[BEGIN]
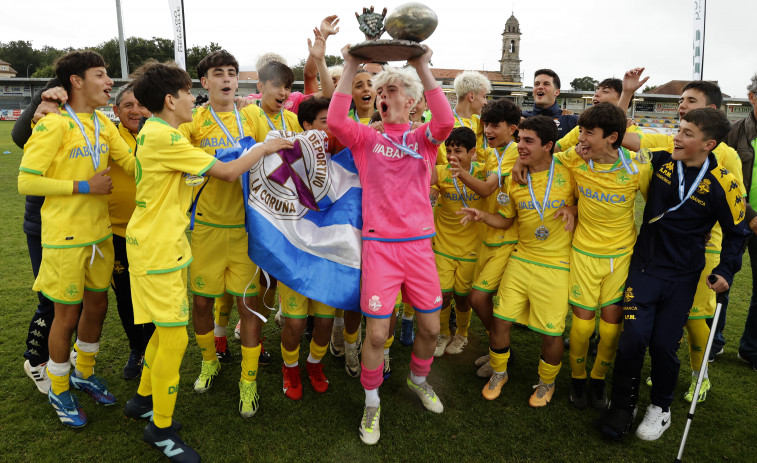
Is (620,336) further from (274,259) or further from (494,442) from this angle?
(274,259)

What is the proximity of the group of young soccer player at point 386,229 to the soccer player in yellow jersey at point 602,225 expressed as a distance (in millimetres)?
11

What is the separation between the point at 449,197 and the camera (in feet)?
13.8

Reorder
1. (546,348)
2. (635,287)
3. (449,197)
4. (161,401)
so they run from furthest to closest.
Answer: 1. (449,197)
2. (546,348)
3. (635,287)
4. (161,401)

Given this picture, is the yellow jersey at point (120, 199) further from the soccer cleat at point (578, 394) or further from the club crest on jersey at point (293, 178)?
the soccer cleat at point (578, 394)

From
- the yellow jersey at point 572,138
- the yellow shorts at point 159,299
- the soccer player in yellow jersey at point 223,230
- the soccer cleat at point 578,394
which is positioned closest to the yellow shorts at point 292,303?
the soccer player in yellow jersey at point 223,230

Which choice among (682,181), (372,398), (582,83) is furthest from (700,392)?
(582,83)

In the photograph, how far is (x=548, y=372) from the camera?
3693mm

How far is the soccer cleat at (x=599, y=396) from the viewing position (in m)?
3.65

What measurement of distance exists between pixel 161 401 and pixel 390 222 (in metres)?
1.85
[END]
### YOUR OBJECTIVE
Starting at the line containing "How far is the" and running through the last line of the material, render each line as a string in a JSON list, omitting blank lines.

### PROBLEM SOLUTION
[
  "How far is the soccer cleat at (x=599, y=396) from the viewing position (in m)?",
  "3.65",
  "What measurement of distance exists between pixel 161 401 and pixel 390 222 (in metres)?",
  "1.85"
]